- _Written task A_
Please render the records below as a Markdown table with the columns Row and Line, covering only the lines from the start of the records through the line holding "383, 128, 389, 135", inclusive. Leave out blank lines and the pictures.

- _Document excerpt_
>> start
Clustering algorithms
We have selected five well known stateoftheart clustering algorithms based on different approaches, and all suitable for weighted graphs. They will be applied to all of the networks to then evaluate the results:

Louvain method (Blondel et al., 2008), a multilevel greedy algorithm for modularity optimization. We use the original algorithm, without the resolution parameter (i.e. with resolution γ = 1).

Leading eigenvector method (Newman, 2006a), based on spectral optimization of modularity.

Label propagation (Raghavan, Albert & Kumara, 2007), a fast algorithm in which nodes are iteratively assigned to the communities most frequent in their neighbors.

Walktrap (Pons & Latapy, 2005), based on random walks.

Spinglass (Reichardt & Bornholdt, 2006), tries to find communities in graphs via a spinglass model and simulated annealing.
In any application, the choice of the clustering algorithm will be hugely dependant on the characteristics of the dataset, as well as its size. The methods proposed here, though, can be applied to evaluate any combination of weighted graph and clustering algorithm.
Data

Zachary’s karate club: Social network of a university karate club (Zachary, 1977). The vertices are its 34 members, and the edge weights are the number of interactions between each pair of them. In this case, we have a “ground truth” clustering, which corresponds to the split of the club after a conflict, resulting into two clusters.

Forex network: Network built from correlations between time series of exchange rate returns (Renedo & Arratia, 2016). It was built from the 13 most traded currencies and with data of January 2009. It is a complete graph of 78 edges (corresponding to pairs of currencies) and has edge weights bounded between 0 and 1.

News on Corporations network: In this network, a list of relevant companies are the nodes, while the weighted edges between them are set by the amount of times they have appeared together in news stories over a certain period of time (in this instance, on 20190313). It has 899 nodes and 13,469 edges.

Social network: A Facebooklike social network for students from the University of California, Irvine (Opsahl & Panzarasa, 2009). It has 1899 nodes (students) and 20,296 edges, weighted by the number of characters of the messages sent between users.

Enron emails: a network composed of email communications among Enron employees (Klimt & Yang, 2004). The version of the dataset used here is available in the igraphdata R package (Csardi, 2015), and consists of a multigraph with 184 vertices (users) and 125,409 edges, corresponding to emails between users. We convert it to a an undirected weighted graph by using as weights for the edges the number of edges in the multigraph (i.e. the number of emails between the corresponding users).
Software
All the methods proposed here are implemented in R (R Core Team, 2020), and will be released in an upcoming package. This includes all of the significance functions and the adaptations to the existing boostrap methods to make them work on weighted graphs. All the code interacts with igraph objects (Csardi & Nepusz, 2006) for easy testing and manipulation of the graphs, as well as allowing the use of already implemented clustering methods and other existing functions for exploring graphs. The more computationally intensive parts such as the switching model have been written in C++ for better efficiency, and are called from R through Rcpp (Eddelbuettel & François, 2011; Eddelbuettel, 2013). Our code is available online: https://github.com/martirm/cluster_assessment.
>> end
- _Extracted records_
>> start
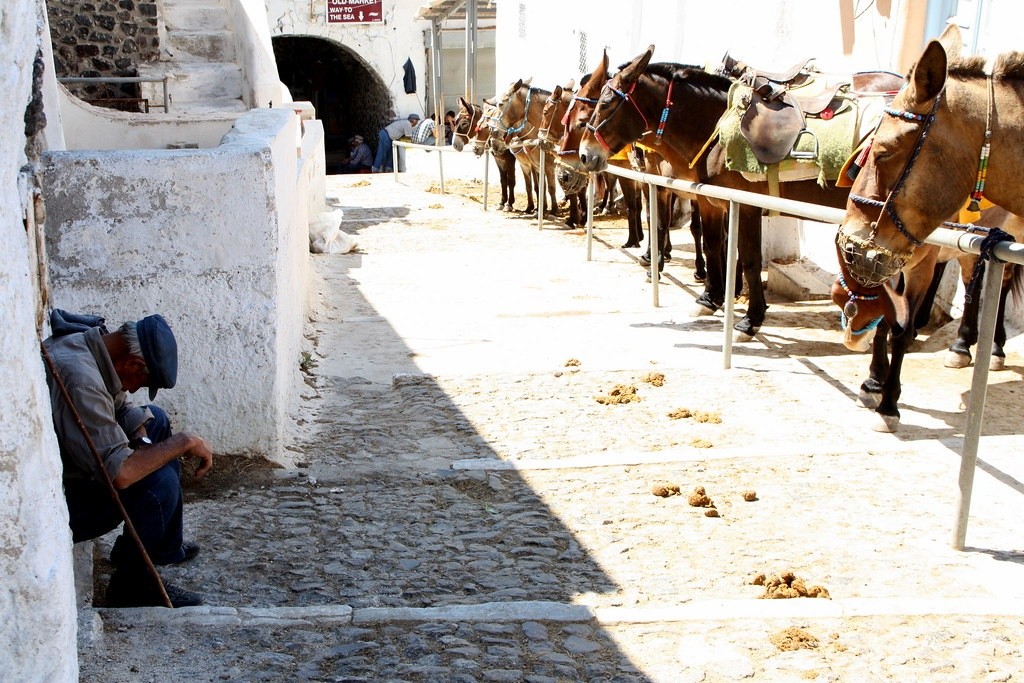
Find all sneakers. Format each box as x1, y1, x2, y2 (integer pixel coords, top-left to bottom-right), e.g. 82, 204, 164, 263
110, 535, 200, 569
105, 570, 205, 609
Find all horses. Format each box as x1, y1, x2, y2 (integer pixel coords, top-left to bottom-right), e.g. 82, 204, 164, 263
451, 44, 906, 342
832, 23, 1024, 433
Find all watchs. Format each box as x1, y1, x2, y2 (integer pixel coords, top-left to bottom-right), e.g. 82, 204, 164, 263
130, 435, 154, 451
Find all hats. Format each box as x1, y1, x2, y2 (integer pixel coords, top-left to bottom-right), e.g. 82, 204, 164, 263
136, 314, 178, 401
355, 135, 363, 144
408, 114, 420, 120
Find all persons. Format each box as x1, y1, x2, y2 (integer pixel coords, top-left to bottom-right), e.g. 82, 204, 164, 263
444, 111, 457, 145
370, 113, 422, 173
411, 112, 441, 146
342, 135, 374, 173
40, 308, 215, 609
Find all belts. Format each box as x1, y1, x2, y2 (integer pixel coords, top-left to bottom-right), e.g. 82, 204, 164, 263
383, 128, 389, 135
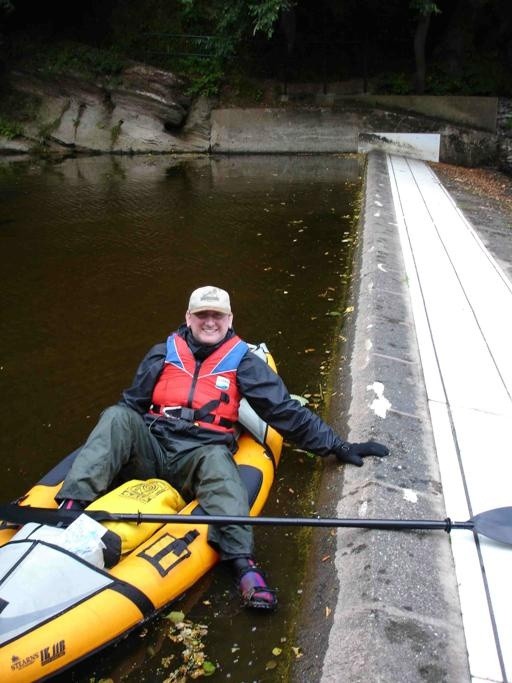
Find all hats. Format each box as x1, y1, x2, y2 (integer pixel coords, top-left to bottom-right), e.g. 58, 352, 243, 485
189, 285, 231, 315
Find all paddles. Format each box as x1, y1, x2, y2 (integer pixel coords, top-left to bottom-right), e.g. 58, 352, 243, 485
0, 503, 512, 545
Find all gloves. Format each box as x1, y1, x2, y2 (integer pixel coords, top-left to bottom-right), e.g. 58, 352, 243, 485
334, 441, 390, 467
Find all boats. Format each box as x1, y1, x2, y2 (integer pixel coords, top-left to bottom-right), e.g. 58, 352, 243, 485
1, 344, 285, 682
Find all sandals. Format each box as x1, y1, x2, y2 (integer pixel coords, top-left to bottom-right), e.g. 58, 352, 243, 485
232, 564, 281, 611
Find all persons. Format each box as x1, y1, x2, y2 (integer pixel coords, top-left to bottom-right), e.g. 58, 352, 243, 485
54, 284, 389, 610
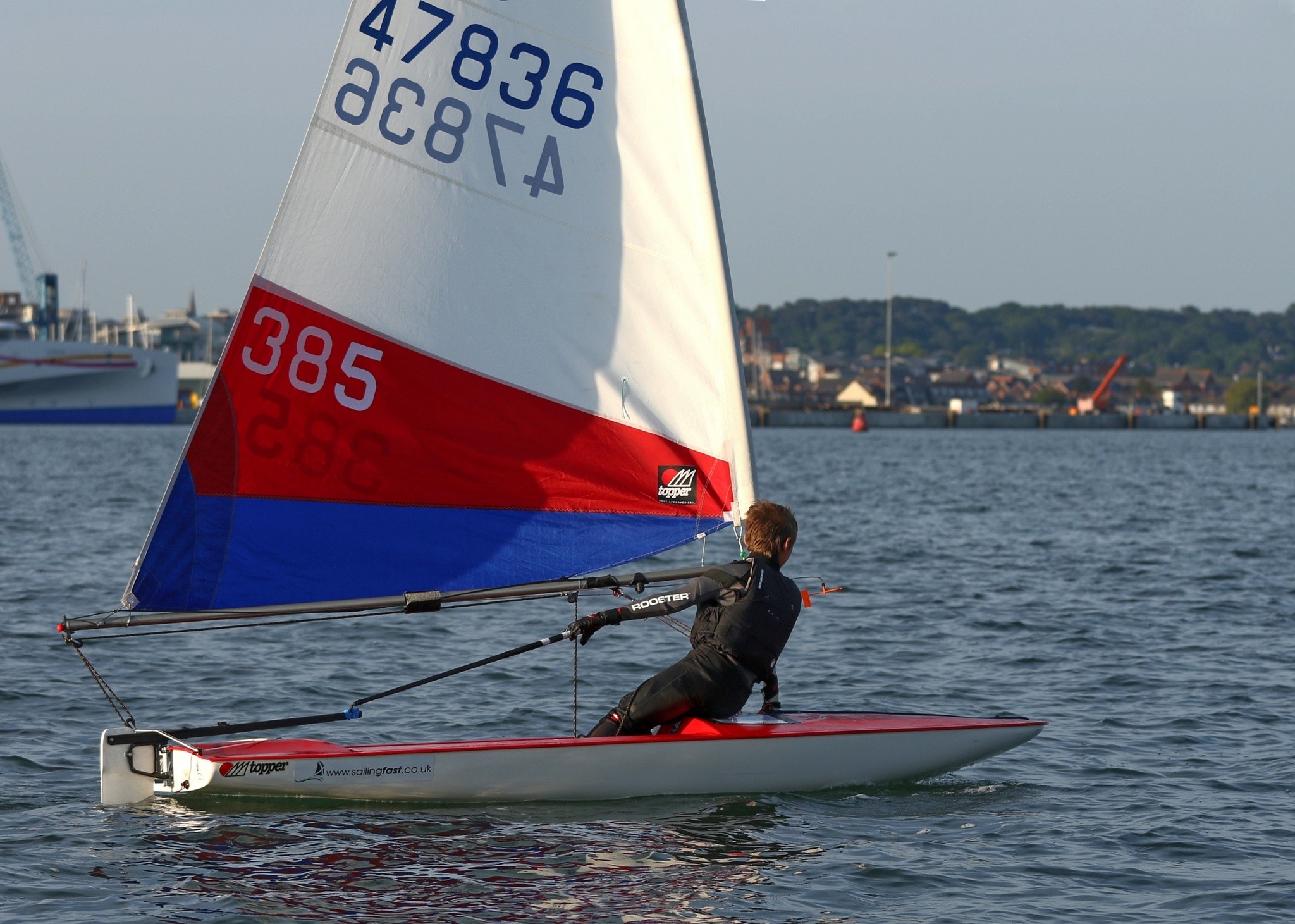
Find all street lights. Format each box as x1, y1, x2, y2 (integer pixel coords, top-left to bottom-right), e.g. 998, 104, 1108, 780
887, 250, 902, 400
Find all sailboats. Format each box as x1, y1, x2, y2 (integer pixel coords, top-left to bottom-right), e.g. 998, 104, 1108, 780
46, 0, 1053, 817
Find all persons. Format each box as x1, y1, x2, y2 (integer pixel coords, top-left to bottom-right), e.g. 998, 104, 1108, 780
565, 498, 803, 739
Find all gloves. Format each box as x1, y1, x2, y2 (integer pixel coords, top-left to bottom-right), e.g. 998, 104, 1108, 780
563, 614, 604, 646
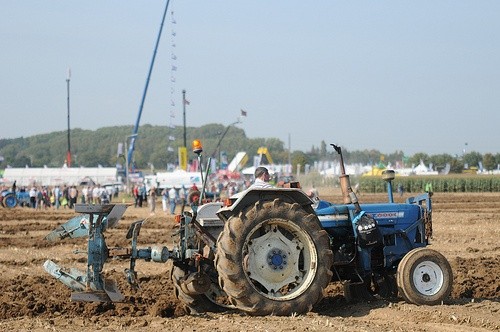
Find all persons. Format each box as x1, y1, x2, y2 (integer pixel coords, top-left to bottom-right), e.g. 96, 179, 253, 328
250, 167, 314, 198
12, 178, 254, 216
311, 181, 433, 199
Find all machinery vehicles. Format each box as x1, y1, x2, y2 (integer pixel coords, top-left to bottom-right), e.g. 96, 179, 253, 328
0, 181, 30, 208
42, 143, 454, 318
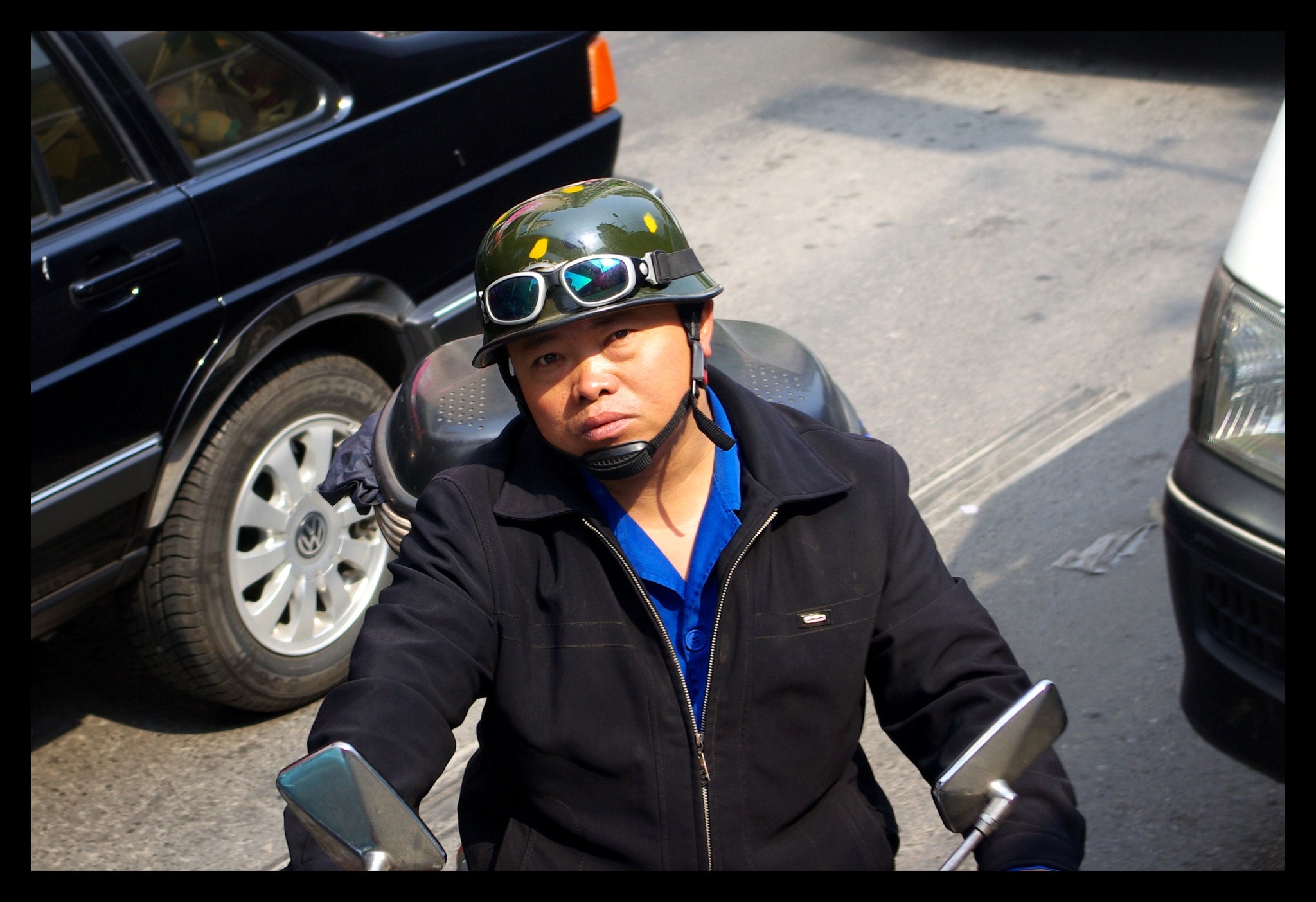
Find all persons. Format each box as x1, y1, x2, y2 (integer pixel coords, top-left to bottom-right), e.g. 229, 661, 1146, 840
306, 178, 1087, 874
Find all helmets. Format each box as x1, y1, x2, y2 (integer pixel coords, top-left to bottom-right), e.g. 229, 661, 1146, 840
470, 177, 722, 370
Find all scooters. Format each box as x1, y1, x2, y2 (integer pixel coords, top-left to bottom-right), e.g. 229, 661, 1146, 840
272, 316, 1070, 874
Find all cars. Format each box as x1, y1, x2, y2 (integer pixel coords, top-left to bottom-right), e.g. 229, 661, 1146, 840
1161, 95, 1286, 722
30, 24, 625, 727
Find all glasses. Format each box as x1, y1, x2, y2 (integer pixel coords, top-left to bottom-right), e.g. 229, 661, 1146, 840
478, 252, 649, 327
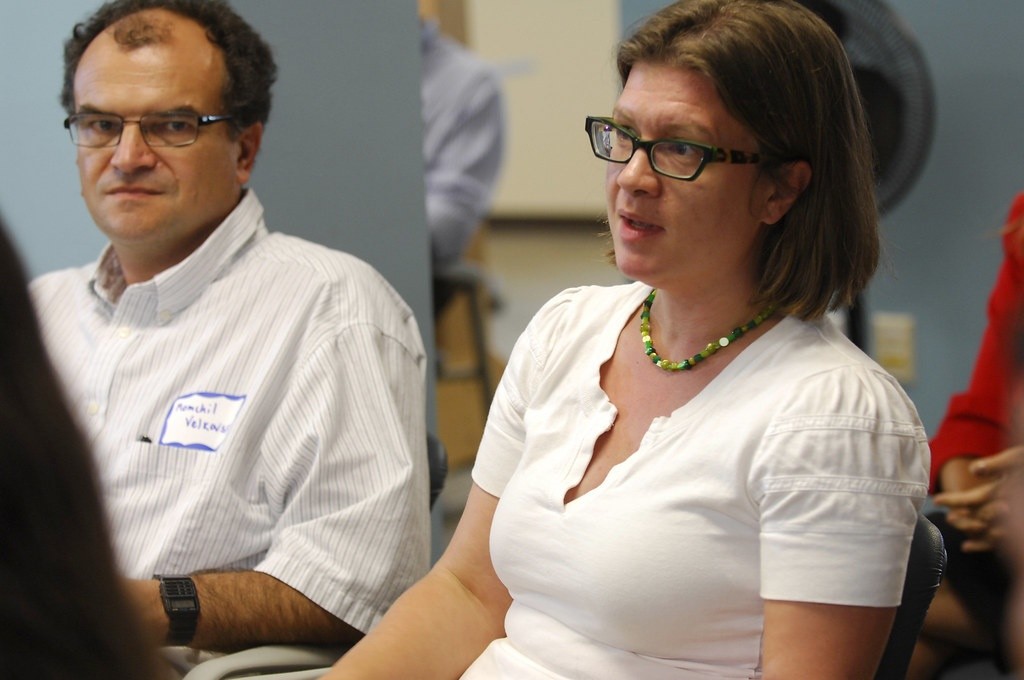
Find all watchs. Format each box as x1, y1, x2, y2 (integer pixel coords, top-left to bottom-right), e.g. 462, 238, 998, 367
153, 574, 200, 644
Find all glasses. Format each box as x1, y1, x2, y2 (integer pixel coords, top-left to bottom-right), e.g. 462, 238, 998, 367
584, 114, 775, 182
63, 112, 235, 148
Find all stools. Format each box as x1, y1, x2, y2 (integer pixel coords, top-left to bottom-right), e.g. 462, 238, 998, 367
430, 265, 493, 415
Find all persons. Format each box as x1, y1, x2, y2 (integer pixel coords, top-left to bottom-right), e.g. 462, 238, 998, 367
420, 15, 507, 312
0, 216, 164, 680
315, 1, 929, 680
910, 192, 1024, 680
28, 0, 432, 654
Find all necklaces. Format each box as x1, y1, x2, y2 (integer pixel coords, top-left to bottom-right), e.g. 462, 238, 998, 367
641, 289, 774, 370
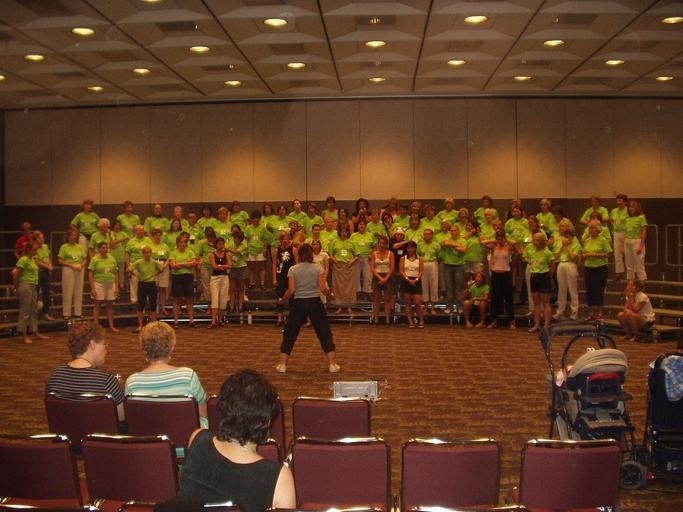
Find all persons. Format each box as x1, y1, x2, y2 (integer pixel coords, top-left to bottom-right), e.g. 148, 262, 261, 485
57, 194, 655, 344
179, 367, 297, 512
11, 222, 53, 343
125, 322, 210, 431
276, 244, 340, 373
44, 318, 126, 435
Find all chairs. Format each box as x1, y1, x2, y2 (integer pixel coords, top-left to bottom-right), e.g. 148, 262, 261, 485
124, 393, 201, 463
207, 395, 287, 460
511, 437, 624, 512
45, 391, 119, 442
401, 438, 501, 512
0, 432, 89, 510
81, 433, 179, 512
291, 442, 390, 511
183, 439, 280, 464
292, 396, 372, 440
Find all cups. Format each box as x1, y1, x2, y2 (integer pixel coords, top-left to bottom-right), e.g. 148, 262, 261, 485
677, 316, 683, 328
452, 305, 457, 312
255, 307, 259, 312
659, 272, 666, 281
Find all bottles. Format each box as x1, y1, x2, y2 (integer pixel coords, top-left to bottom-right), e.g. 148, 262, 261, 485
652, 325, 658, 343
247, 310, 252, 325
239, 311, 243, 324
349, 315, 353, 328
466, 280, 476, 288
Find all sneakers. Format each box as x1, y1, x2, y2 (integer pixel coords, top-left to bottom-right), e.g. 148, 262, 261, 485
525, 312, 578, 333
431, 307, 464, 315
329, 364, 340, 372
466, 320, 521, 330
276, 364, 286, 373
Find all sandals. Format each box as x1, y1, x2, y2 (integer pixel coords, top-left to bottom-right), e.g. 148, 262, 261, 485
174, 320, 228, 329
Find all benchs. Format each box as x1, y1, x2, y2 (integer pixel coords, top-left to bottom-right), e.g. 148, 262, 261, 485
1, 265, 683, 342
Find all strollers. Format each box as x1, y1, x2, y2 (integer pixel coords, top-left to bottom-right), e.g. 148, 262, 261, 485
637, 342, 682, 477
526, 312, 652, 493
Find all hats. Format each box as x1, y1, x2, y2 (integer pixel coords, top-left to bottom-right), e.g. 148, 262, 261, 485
>> end
- _Written task B_
Answer these from the excerpt on clustering methods:
(i) How many members make up the vertices of the Zachary's karate club network?
(ii) In what language were the more computationally intensive parts, such as the switching model, written?
(iii) What resolution value is used with the Louvain method?

- _Task solution A_
| Row | Line |
|---|---|
| 1 | Find all sneakers. Format each box as x1, y1, x2, y2 (integer pixel coords, top-left to bottom-right), e.g. 82, 204, 164, 263 |
| 2 | 110, 535, 200, 569 |
| 3 | 105, 570, 205, 609 |
| 4 | Find all horses. Format each box as x1, y1, x2, y2 (integer pixel coords, top-left to bottom-right), e.g. 82, 204, 164, 263 |
| 5 | 451, 44, 906, 342 |
| 6 | 832, 23, 1024, 433 |
| 7 | Find all watchs. Format each box as x1, y1, x2, y2 (integer pixel coords, top-left to bottom-right), e.g. 82, 204, 164, 263 |
| 8 | 130, 435, 154, 451 |
| 9 | Find all hats. Format each box as x1, y1, x2, y2 (integer pixel coords, top-left to bottom-right), e.g. 82, 204, 164, 263 |
| 10 | 136, 314, 178, 401 |
| 11 | 355, 135, 363, 144 |
| 12 | 408, 114, 420, 120 |
| 13 | Find all persons. Format each box as x1, y1, x2, y2 (integer pixel coords, top-left to bottom-right), e.g. 82, 204, 164, 263 |
| 14 | 444, 111, 457, 145 |
| 15 | 370, 113, 422, 173 |
| 16 | 411, 112, 441, 146 |
| 17 | 342, 135, 374, 173 |
| 18 | 40, 308, 215, 609 |
| 19 | Find all belts. Format each box as x1, y1, x2, y2 (integer pixel coords, top-left to bottom-right), e.g. 82, 204, 164, 263 |
| 20 | 383, 128, 389, 135 |

- _Task solution B_
(i) 34
(ii) C++
(iii) γ = 1